In the forum thread below about CNC machines and hand carving, list every username that heads a post, along with the date shown next to it.
— start Text shown —
I just thought I'd post to give people an idea of why I'm amused by this thread. I see a real disconnect between what is said about CNC produced wood products and CNC produced woodworking tools.


----------



## kolwdwrkr (Jul 27, 2008)

lwllms, if you need someone to test your planes I'll gladly give you a mailing address and do the tests for free ;-). All I ask is to get one of each kind available and we have a deal. LOL


----------



## DaleM (Feb 18, 2009)

I don't have any experience with using a CNC router, but as I understand them, or at least the commercially produced ones, they can't undercut a carving at all to give it a greater sense of depth can they? Everything I've seen so far lacked that, which is what sets apart a real hand-carved piece to me. That's what carvers should emphasize I guess if they want to push their product to someone as being better than what a CNC machine can do.


----------



## oldworld124 (Mar 2, 2008)

CNC machines have their place in woodworking. Will they do everything? For now, NO. As for carving, just take a look at the work of one of our own LJ's accomplishments. Dilo Marcio Fernandino I do not think there will be a CNC machine capable of this type of intricate work. To make money, maybe a CNC is the correct path to take. However, there will always be a few talented craftsmen who will carry on the carving by hand tradition. I have seen some great carvers through the years. They can do things with a chisel that is just amazing. I accept both ways of carving. Some carvers will use the CNC to remove the bulk of the project and then do the final carving. The machine is actually saving the carvers valuable time and allows them to concentrate on the details and quality of the piece. John


----------



## Ottis (Apr 17, 2009)

There will ALWAYS be those who will not pay for quality…but want the looks of quality. Nothing drives me more nuts than when a person looks through one of my catalogs…goes …"OOOOOOO…aaaahhhhh…very pretty…How much for something like this ?" When I give them a price…they choke and always say something like "I can buy something like this at the furniture store for a fraction of that !!" To which I always say.."Then go buy it !!" My card says "Heirloom quality, One-of-a-kind pieces of *HANDMADE *Furniture.

But so far I have been VERY lucky with my new business…..there is allot of "Old money" people who live here…and when they see my work and carvings…and they hear the words "Handmade" and "Custom One-of-a-kind"...their eyes brighten up and I know I have a new customer.

SO to answer your question….many will never pay for the days/weeks/months it may take to make a piece of handmade one-of-a-kind piece of work….they will just go to the local furniture store and buy something mass produced off of the assembly line. And in a few years the will buy another, and another, and another.

BUT…there will always be those "Few"...that want something that is "Custom" and "One-Of-A-Kind"...maybe to show off to their friends…maybe to pass on to their children and Grandchildren…Or maybe just because they can afford it and want something that is quality made, unique and will out last them.

Even if I could not or can not make a living off of this (Business is still new in a way…but growing by the day), and had to stick with my remodeling business….I would still do it in my spare time and give the pieces away as gifts to family and friends.

Other than the joy my family brings me….nothing makes me more happy than just working in the shop with wood. Just something about starting off with some rough lumber laying in my floor…and ending up with something that may be a treasured family heirloom, passed down from parent to child for generations (Or sold in the next garage sale,lol) just makes me smile…almost like I am creating something…almost like I am giving life to the piece hiding in the wood.
— end Text shown —
— start Recorded information —
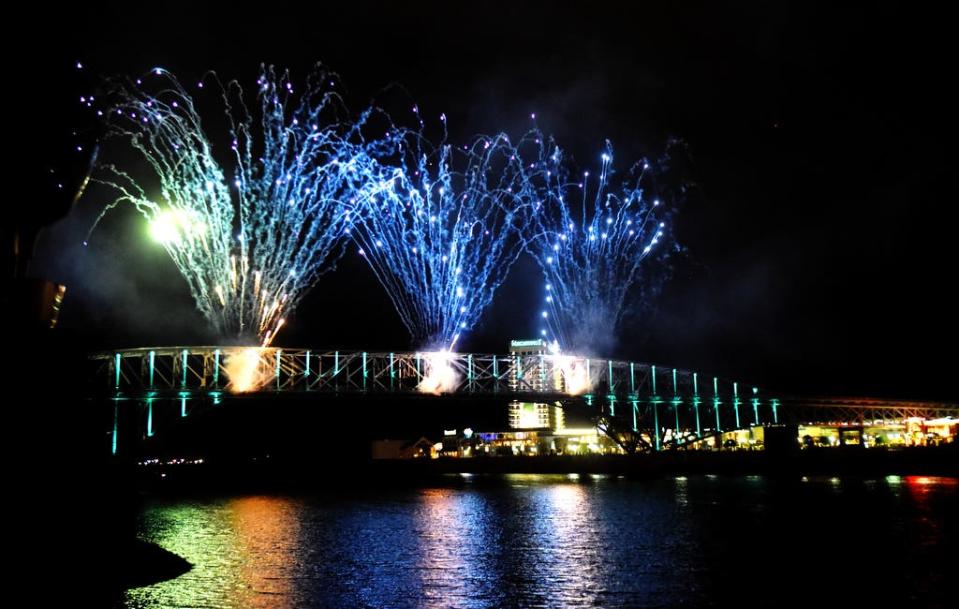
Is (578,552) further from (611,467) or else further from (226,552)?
— end Recorded information —
_Output below_
kolwdwrkr (Jul 27, 2008)
DaleM (Feb 18, 2009)
oldworld124 (Mar 2, 2008)
Ottis (Apr 17, 2009)